Immunohistochemistry (IHC): ER and PR IHC analysis was performed on serial tissue sections for only 36 of the cases from the same case cohort (the paraffin blocks were exhausted with no residual tissue left for the other 3 cases), the results of which were compared to that of the primary tumors. Paraffin slides were deparaffinized in two changes of xylene for 10 minutes each, and hydrated through graded alcohol and distilled water (2 changes of 100% ethanol, 2 changes of 95% ethanol, 2 changes of distilled water). Heat induced epitope retrieval with citrate buffer was performed. Slides were then cooled and rinsed with distilled water, rinsed in tris buffered saline with tween for 5 minutes. Slides were then rinsed with 3% hydrogen peroxide, followed by rinse with wash buffer. Slides were then rinsed with wash buffer and covered with 300μl of protein block for 5 minutes. Following protein block, slides were treated with monoclonal anti-rabbit ER and PR Abs (NeoMarkers, Fremont, CA) used in 1:100 and 1:200 dilutions, respectively. Slides were then rinsed with wash buffer, and the secondary reagent Dako Envision labeled polymer HRP anti-Rabbit was applied. After the secondary reagent, DAB was applied for 10 minutes, and the slides were rinsed with distilled water. Counterstaining was done with hematoxylin for 3 minutes, and slides were washed in tap water. Slides were then blued in ammonia water, rinsed in tap water, dehydrated in graded alcohol (95% ethanol, 100% ethanol), cleared in xylene (two changes), and coverslipped for microscopic examination.

With appropriate internal and external controls, positive ER or PR is considered if ≥ 1% of tumor cell nuclei are immunoreactive according to the guidelines (1). Allred scoring system is used in the current study. The score is assigned based on the summation of the proportion of positive cells (0: no positive cells; 1=1/100; 2=1/10; 3; 1/3; 4=2/3 and 5=~all cells) and intensity of staining (0=negative; 1=weak; 2= intermediate and 3=strong) (17).

Results

HER2 status in primary breast cancer compared to metastatic lymph node: One of the 39 cases was HER2 amplified in a nodal metastasis compared to the negative status in the primary tumor by FISH (Figure 1A-F). IHC was negative (1+) in both primary tumor and the nodal metastasis (Figure 1A-F) (Table I).
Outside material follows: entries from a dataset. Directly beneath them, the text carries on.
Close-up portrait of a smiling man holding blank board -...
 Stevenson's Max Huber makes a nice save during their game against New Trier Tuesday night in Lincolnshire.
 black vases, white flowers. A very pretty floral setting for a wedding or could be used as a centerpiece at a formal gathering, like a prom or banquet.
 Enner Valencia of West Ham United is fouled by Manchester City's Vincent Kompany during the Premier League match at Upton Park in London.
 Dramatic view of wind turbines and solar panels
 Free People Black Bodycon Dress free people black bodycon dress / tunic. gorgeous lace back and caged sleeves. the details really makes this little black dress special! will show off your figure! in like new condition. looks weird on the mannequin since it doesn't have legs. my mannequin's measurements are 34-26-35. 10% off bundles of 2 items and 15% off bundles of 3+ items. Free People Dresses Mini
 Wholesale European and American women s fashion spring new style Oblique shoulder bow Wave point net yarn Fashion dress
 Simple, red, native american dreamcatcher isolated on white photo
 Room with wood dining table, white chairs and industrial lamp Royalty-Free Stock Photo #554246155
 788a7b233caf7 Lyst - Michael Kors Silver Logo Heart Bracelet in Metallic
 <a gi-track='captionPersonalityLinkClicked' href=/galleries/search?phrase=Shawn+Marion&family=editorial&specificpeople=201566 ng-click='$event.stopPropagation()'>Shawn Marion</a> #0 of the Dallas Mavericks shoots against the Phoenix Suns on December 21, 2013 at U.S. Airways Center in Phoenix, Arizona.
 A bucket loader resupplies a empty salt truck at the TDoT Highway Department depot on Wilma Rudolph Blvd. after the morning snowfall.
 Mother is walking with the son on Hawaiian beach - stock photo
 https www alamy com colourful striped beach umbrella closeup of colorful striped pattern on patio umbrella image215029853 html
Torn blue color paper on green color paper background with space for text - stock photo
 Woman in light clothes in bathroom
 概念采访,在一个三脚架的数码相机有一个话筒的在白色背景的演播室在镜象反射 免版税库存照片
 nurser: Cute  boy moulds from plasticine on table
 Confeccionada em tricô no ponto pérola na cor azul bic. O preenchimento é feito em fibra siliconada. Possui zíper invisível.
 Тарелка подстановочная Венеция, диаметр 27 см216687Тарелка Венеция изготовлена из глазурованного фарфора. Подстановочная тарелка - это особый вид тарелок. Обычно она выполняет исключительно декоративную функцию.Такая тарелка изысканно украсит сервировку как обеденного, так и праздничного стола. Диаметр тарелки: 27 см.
Figure 1: Case with amplified HER2 in lymph node metastasis compared to the primary tumor. Upper panel is the primary tumor and the lower panel is lymph node metastasis. A,D) (H&E; x100), B,E) (IHC; x HER2) and C,F) (FISH; x HER2).

Table I: ER, PR and HER2 status in primary tumors and matched lymph node metastasis

ER status in primary breast cancer compared to metastatic lymph node: Most cases, 31 of 36, show concordant ER status detected by IHC in LN metastasis as well as primary tumors, respectively (Figure 2A-F) (Table I). Three of 36 cases were ER negative in LN metastasis in contrast to the matched positive primary tumors (Figure 3A-F). Two of 36 the cases were positive in primary breast tumors (Allred score of >2) while the matched LN metastasis were ER-less strongly positive (Allred score of 1) (Figure 4A-F) (Table I).

Figure 2: Case with concordant ER&PR IHC in both primary tumor and lymph node metastasis. Upper panel is the primary tumor and the lower panel is LN metastasis. A,D) (H&E; x100), B,E) (IHC; xER) and C,F) (IHC; xPR).

Figure 3: Case with positive ER and PR in primary tumor compared to negative LN metastasis. Upper panel is the primary tumor and the lower panel is lymph node metastasis. A,D) (H&E; x100); B,E) (IHC; xER) and C,F) (IHC; xPR).

Figure 4: Case with positive ER and discordant PR by IHC in both primary tumor and LN metastasis. Upper panel is the primary tumor and the lower panel is lymph node metastasis. A,D) (H&E; x100); B,E) (IHC; xER) and C,F) (IHC; xPR).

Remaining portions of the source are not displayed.